Novembre non è che sia proprio sto gran mese: comincia con la festa di Ognissanti e la decurtazione di un'ora di sole. Un uno due, stomaco-mento, che ti dà il benvenuto mentre con un filo bile ed un incisivo in mano, cerchi di biascicare "fanculo, non ero ancora pronto!". Certo ci sono i magici colori dell'autunno e vattelapesca, ma solo quando le giornate uggiose con nuvole pregne di pioggia danno un minimo di tregua, tra una perturbazione e l'altra. L'aria da fresca diventa fredda e forse sarà per l'abbassamento delle temperature, la lontananza delle ferie di fine anno, il fatto che le località turistiche si svuotino completamente prima dell'arrivo delle luminarie con il loro roboante carico di false speranze. Credo sia l'insieme di tutte queste cose che renda la gente più irascibile, lunatica e stronza. Novembre poi, e qui la chiudo, è il mese in cui spesso le fidanzate/amanti/mogli hanno quasi sempre mal di testa.
Che genere canta Esther Phillips? Direi soul ma sicuramente non solo. E allora, cari de-utenti, avete presente il rumore del burro che sfrigola su una padella? Mi ritrovo come il Drugo de "Il Grande Lebowski" sdraiato sul tappeto, in estasi, mentre mi lascio cullare da queste melodie morbide, tiepide e accomodanti come una coperta in una fredda ed uggiosa giornata. La negatività, lo stress accumulato nei pesanti giorni di ufficio scivola via nel modo inverso in cui entra nelle mie orecchie "From A Whisper To A Scream". I ritmi poco sostenuti, gli arrangiamenti equilibrati e mai troppo pesanti fanno da cornice alla voce nera, sugosa, passionale di Esther Phillips.
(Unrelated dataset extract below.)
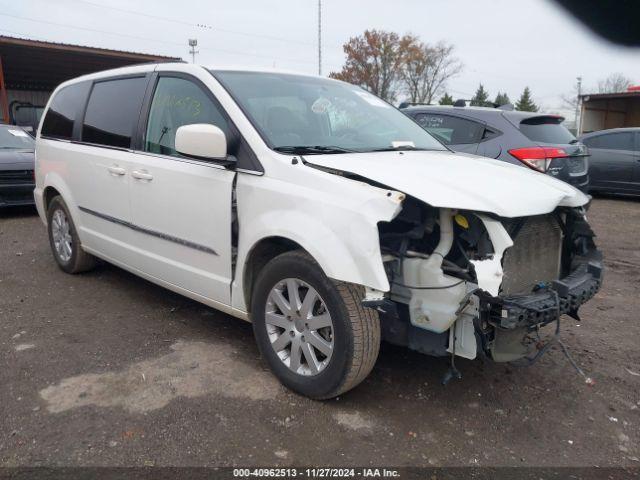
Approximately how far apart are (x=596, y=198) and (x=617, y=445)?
986cm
Ascolto la delicatissima, almeno nella parte iniziale, "Baby, I'm For Real" e mi pare che lei stia facendo l'amore. Diventa naturale voler chiudere gli occhi e sentirsi bene, lontano un paio di galassie da quelle teste di cazzo che ti frantumano con costanza gli zebedei al lavoro, a casa. Ovunque. Le canzoni che si susseguono prendono la forma di un bel paio di curve sulle quali vorresti dormire dopo averci dato dentro tutta la notte. Se volete provare a conquistare una ragazza, proprio quella che state tampinando da tempo senza grossi risultati, portatevela a casa e mettete nello stereo questo cd. Se quel frigido, altezzoso cubetto di ghiaccio non si scioglierà come cioccolato a bagnomaria, levatevela dalla testa perché non ci concluderete mai niente, poteste vivere anche centocinquanta anni.
Il disco ha dei picchi come l'omonima traccia che dà il nome al disco caratterizzato da un crescendo di classe con ottoni, chitarre ed una vivace sezione ritmica per un pezzo potente e melodico di raro impatto. La mia preferita "To Lay Down, Beside You" è una scossa tra le scapole della durata di quattro minuti grazie ad un arrangiamento minimale che esalta l'ugola di questa artista: ogni volta che l'ascolto mi sembra di essere un pezzo di argilla calda pronto per essere manipolato, impotente come un naufrago perso tra le onde del mare. Non è mia intenzione continuare oltre nella descrizione: vi basti sapere che le tredici tracce del disco omogenee, e per nulla ripetitive, assicurano al lavoro nel complesso un livello molto alto, immune ai ripetuti ascolti. Lo testimonia il fatto che sia in rotazione continua nel mio stereo da oltre quattro mesi. Mi auguro che questo scritto possa spingervi a fare la conoscenza nel prossimo futuro di un disco a caso di Esther Phillips.